Play (2015)
by Paula Vogel
Directed by Rebecca Taichman
Choreography by David Dorfman
Music Supervision by Lisa Gutkin
Huntington Theatre Company
Huntington Avenue Theatre
Symphony Hall area
April 26-May 25, 2019
With Richard Topol (Lemml), Elizabeth A. Davis, Joby Earle, Harry Groener, Mimi Lieber, Steven Rattazzi, Adina Verson
Vogel’s play features a bunch of characters, including playwright Sholem Asch who wrote God of Vengeance, the play within the play. That play features two women who love one another and who eventually get to kiss in the rain. In the meantime, there is a lot of fondling. The production history as depicted with detail in Vogel’s script follows a course from Poland to New York to Lodz where it gets performed in the ghetto during the Nazi era.
I saw this play in New York when it opened a few years ago and thought its strengths were in many of its production values. The projections on the wall behind in English and Yiddish evoke a clear sense of the mood and the culture. The klezmer music imagined and supervised by Lisa Gutkin of The Klezmatics, made vivid by onstage here by her, with support from Elizabeth A. Davis, is wonderful. And there are great choreographic moments created by David Dorfman. All told, those production values add up to a lot.

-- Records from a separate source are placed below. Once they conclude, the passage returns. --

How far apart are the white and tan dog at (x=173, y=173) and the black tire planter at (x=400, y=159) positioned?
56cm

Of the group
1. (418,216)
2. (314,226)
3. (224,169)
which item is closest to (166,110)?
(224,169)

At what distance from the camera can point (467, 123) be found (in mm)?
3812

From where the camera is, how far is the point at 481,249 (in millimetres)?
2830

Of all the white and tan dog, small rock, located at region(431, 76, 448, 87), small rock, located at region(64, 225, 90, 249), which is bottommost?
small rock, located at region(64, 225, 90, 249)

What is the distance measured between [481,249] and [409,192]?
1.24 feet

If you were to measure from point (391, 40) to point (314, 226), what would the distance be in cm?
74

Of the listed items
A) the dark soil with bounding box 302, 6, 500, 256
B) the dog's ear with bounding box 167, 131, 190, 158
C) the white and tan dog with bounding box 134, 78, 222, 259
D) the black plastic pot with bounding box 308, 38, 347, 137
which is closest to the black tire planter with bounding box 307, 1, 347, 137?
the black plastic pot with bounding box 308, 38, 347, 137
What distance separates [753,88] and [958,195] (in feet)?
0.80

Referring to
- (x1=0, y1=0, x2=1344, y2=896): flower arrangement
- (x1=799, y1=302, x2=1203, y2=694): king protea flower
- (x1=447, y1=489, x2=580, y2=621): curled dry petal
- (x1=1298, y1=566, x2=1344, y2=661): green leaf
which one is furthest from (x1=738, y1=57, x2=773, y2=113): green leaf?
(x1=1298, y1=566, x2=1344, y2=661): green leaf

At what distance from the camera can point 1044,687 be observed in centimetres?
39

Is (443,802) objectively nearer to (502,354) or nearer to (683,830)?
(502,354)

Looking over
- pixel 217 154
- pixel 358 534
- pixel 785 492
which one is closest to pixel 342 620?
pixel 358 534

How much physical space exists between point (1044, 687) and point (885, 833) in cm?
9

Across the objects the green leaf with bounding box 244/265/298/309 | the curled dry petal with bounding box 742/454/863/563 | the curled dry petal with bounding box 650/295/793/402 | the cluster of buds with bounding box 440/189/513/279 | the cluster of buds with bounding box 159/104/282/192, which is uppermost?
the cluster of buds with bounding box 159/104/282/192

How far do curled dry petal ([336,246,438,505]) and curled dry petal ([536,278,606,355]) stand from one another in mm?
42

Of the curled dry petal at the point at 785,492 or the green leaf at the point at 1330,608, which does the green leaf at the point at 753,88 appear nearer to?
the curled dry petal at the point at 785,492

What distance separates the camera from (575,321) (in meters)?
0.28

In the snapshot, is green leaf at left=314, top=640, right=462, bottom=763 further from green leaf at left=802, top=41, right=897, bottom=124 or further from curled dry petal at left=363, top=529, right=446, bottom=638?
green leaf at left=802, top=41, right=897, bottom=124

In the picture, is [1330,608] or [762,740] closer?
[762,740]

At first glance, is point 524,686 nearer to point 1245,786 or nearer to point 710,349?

The play itself, however, struck me, when I saw it in New York, as too busy, too detailed and too painfully attentive to the sequence of events that surrounded the play within the play rather than evoking a clear sense of the plight of any of the characters. All kinds of themes get mushed together: Yiddishkeit, lesbianism, Jewishness, the theater. The Asch character seems constantly anguished, and it’s never clear why because the play does not give him much time to say so. By the end, when he’s older, he’s does not allow God of Vengeance to be produced because it’s a figment of his youthful imagination. The excuse doesn’t come off with any weight because there is so much narrative bouncing around that one barely has a sense of who he is.
The same goes for the central character Lemml (Richard Topol) who is an early believer in and producer of God of Vengeance. By the end, he’s screaming in frustration, but it seems over the top rather than an evocation of a developed sense of anguish. Again, the play barely gives any sense of what is going on, or has gone on, with him.
The two women in the play within the play and the actresses in the play who play them, as all embodied by Adina Verson and Elizabeth A. Davis, are the most vivid of the characters. Their sense of relationship – whether in the inner narrative or outside of it – is what gives the play warmth. One gets the definite appeal and heat of their eroticism, but what it really has to do with the outer play does not really come through.
Vogel has written some great plays – How I Learned To Drive (1997) packs a real punch and is beautifully rendered – but her effort here is much more suggestive than accomplished. It’s clear audiences love something about this play and production; certainly the combination of the Jewish, Yiddish and lesbian themes calls out to a lot of people. Indeed, the themes are wonderful to call out and it’s nice to have a platform in which it is done, but that combination of interests and themes does not determine the quality of a narrative.